Goal
Rescale everything from the row containing "How far out" down to the last of the rows. Write each row out again with its request unchanged, and multiply every number in its answer (distances or point coordinates) by 0.35, rounding to whole numbers with halves rounded up.

________________________

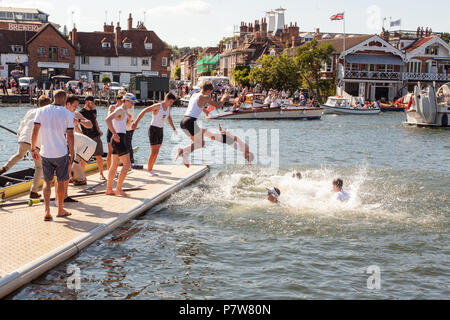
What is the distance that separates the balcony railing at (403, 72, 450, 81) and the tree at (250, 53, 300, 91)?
19542mm

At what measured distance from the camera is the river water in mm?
7719

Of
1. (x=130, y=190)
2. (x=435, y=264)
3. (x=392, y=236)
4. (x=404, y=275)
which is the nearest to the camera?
(x=404, y=275)

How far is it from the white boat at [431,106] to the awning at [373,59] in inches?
1287

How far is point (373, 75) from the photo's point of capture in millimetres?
75875

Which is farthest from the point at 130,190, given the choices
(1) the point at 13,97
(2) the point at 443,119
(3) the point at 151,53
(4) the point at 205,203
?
(3) the point at 151,53

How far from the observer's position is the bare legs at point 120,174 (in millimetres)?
11109

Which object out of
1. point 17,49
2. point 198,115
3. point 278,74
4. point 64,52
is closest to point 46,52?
point 64,52

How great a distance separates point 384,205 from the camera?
12.7 metres

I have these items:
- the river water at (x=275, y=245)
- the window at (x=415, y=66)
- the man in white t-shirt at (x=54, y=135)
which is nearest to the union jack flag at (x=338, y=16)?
the window at (x=415, y=66)

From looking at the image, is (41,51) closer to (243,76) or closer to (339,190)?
(243,76)

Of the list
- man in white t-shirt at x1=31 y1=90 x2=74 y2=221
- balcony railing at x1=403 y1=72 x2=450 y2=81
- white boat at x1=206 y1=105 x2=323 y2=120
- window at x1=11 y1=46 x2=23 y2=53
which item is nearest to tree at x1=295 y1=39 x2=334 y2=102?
balcony railing at x1=403 y1=72 x2=450 y2=81

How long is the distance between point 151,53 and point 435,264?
81.3 meters

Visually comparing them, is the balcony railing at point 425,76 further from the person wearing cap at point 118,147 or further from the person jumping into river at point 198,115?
the person wearing cap at point 118,147
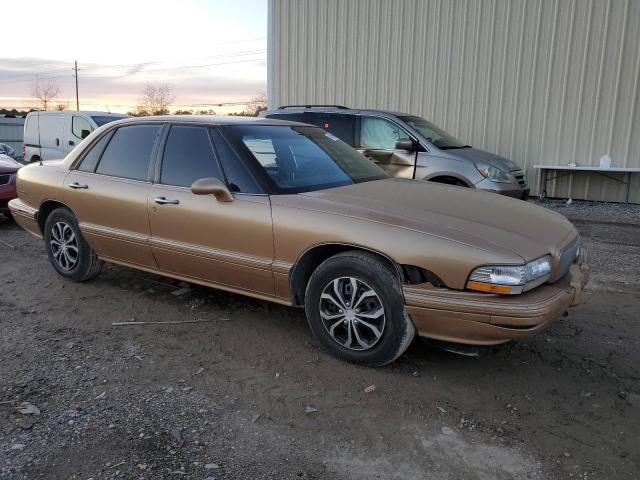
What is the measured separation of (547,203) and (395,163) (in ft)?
15.0

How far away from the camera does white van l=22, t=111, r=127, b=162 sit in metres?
13.0

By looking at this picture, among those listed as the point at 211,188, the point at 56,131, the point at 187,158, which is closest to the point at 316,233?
the point at 211,188

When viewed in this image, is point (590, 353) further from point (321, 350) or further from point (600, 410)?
point (321, 350)

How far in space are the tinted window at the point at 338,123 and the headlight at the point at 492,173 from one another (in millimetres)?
1993

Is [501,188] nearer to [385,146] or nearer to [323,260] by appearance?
[385,146]

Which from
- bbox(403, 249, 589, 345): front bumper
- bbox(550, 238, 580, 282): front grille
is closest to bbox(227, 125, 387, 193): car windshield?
bbox(403, 249, 589, 345): front bumper

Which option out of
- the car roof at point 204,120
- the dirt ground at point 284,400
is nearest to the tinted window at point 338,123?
the car roof at point 204,120

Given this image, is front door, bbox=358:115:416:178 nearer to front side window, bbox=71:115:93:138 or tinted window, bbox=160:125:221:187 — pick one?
tinted window, bbox=160:125:221:187

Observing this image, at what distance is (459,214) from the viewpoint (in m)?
3.61

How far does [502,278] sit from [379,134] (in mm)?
5909

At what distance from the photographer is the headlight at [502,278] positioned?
3119 mm

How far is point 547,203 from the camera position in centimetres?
1146

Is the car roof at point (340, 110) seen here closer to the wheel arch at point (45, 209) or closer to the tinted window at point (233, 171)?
the wheel arch at point (45, 209)

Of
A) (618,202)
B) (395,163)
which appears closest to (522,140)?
(618,202)
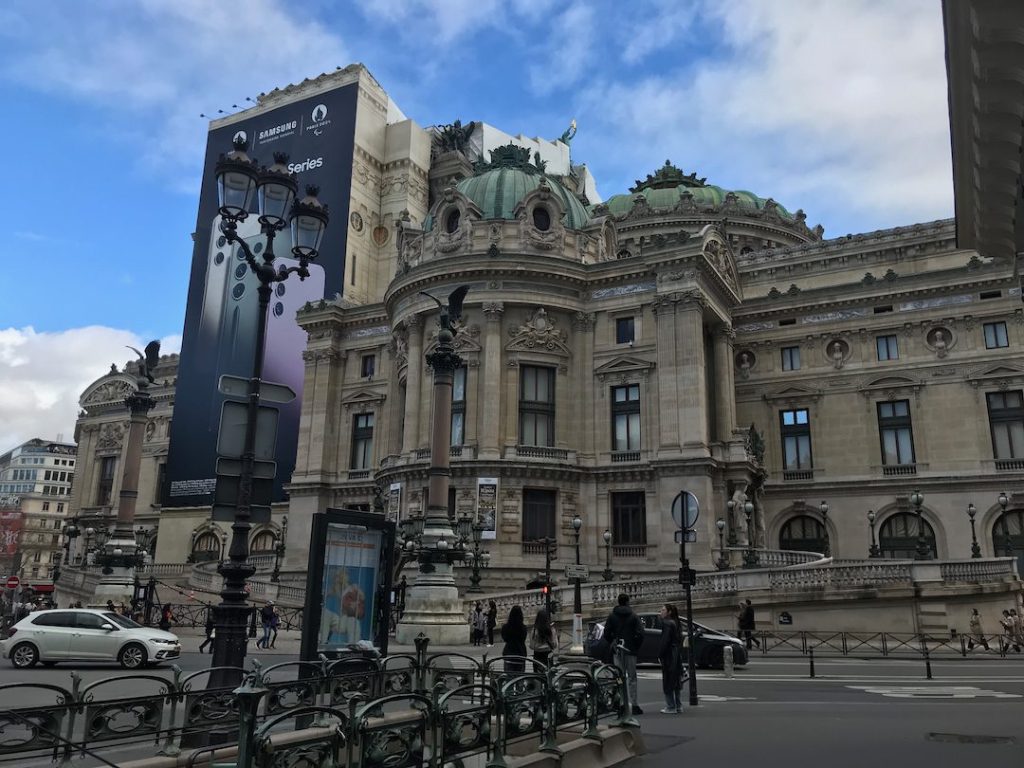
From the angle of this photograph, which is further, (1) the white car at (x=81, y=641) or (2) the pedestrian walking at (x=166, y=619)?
(2) the pedestrian walking at (x=166, y=619)

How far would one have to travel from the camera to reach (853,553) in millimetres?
43250

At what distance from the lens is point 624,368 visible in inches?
1676

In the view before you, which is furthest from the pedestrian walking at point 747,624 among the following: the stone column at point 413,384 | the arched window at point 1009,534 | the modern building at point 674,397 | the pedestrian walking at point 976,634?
the stone column at point 413,384

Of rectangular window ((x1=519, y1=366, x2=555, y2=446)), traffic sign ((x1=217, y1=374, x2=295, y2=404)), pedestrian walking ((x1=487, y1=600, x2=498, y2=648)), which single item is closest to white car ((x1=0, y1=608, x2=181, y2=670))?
pedestrian walking ((x1=487, y1=600, x2=498, y2=648))

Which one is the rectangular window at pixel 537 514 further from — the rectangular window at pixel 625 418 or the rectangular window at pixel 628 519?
the rectangular window at pixel 625 418

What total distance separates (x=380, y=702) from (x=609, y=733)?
3.86 meters

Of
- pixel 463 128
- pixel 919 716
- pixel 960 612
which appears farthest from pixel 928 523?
pixel 463 128

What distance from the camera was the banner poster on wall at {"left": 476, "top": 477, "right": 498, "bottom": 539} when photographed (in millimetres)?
39562

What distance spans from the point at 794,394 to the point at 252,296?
42.4 meters

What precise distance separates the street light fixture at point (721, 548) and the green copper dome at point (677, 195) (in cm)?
3320

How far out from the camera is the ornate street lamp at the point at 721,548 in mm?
34438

________________________

Right answer
How far out from the camera is the ornate street lamp at the point at 721,548 in mm?
12053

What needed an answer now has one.